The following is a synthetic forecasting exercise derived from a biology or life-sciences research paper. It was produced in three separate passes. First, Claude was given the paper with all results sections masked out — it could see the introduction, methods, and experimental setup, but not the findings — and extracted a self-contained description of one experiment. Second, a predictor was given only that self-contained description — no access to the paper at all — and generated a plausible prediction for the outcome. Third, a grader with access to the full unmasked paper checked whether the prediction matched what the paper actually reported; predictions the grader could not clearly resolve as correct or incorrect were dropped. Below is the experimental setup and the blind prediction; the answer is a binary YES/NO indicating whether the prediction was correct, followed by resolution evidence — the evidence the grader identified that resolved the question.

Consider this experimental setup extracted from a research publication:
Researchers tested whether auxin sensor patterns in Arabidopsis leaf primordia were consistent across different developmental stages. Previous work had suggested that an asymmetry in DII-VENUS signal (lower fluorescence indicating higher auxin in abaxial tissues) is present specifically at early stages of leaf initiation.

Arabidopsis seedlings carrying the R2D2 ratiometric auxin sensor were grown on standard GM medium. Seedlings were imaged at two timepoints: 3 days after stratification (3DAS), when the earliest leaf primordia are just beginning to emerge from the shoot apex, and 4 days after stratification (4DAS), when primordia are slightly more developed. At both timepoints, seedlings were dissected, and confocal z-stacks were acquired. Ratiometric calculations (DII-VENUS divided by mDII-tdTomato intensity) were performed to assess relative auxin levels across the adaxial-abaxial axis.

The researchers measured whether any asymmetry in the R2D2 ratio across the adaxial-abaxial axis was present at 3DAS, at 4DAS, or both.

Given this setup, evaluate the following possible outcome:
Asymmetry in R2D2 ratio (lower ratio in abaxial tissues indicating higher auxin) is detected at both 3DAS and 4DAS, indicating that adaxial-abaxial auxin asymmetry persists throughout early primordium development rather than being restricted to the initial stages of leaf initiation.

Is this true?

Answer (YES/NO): NO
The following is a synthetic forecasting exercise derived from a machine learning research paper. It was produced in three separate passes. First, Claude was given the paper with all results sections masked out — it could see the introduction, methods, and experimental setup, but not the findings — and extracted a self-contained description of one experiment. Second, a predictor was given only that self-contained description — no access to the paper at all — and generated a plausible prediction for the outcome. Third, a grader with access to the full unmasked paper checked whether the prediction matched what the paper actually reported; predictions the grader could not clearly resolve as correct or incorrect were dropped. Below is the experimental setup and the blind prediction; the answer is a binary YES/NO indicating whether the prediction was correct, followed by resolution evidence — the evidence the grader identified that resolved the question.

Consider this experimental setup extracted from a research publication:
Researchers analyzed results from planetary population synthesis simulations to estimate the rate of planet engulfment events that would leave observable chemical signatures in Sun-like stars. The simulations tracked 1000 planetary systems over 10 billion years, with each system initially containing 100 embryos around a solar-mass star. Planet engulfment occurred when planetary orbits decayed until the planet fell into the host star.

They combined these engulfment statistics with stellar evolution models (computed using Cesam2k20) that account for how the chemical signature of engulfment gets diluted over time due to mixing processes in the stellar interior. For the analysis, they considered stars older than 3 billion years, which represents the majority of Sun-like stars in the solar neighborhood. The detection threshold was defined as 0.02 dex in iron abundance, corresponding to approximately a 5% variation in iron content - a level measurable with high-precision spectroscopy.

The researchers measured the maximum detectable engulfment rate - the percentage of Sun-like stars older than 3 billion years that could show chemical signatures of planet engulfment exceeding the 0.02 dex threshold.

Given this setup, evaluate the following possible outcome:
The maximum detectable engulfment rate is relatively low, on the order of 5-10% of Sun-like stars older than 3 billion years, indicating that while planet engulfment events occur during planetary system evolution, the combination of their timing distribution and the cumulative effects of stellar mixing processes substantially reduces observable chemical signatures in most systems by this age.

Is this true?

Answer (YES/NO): NO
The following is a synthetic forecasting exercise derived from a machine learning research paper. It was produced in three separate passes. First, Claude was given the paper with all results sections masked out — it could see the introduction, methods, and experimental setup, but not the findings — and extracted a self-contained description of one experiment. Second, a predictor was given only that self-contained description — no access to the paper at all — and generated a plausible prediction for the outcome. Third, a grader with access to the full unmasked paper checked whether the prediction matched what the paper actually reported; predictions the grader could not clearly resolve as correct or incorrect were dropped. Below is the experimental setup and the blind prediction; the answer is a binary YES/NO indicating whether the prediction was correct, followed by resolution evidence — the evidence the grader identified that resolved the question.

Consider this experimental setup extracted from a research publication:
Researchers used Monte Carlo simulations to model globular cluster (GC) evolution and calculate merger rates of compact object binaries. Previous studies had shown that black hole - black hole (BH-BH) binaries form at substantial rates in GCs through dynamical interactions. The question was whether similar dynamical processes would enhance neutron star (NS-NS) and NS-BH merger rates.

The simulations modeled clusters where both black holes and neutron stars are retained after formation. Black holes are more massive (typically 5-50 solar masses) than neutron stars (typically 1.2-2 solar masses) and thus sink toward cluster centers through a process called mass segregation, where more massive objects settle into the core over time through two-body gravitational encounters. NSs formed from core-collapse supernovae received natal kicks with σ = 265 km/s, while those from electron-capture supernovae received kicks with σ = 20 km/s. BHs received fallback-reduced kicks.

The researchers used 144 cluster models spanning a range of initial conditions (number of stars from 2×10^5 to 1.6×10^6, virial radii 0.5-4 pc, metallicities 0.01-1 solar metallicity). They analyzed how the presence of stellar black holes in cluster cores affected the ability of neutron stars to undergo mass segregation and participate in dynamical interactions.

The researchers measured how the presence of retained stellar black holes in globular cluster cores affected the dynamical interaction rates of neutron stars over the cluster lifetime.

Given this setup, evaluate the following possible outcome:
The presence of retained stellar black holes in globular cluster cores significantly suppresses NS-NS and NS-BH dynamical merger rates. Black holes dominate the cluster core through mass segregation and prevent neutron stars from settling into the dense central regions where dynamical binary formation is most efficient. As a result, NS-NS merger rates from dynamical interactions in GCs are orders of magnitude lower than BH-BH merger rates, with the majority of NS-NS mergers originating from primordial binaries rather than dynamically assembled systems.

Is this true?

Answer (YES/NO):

━━━━━━━━

# WORK INSTRUCTION
Only the lines from the beginning of the listing through the line containing "Researchers tested whether" are wanted, each restated word for word.

# ANSWER FOR THIS EXERCISE
The following is a synthetic forecasting exercise derived from a biology or life-sciences research paper. It was produced in three separate passes. First, Claude was given the paper with all results sections masked out — it could see the introduction, methods, and experimental setup, but not the findings — and extracted a self-contained description of one experiment. Second, a predictor was given only that self-contained description — no access to the paper at all — and generated a plausible prediction for the outcome. Third, a grader with access to the full unmasked paper checked whether the prediction matched what the paper actually reported; predictions the grader could not clearly resolve as correct or incorrect were dropped. Below is the experimental setup and the blind prediction; the answer is a binary YES/NO indicating whether the prediction was correct, followed by resolution evidence — the evidence the grader identified that resolved the question.

Consider this experimental setup extracted from a research publication:
Researchers tested whether auxin sensor patterns in Arabidopsis leaf primordia were consistent across different developmental stages. Previous work had suggested that an asymmetry in DII-VENUS signal (lower fluorescence indicating higher auxin in abaxial tissues) is present specifically at early stages of leaf initiation.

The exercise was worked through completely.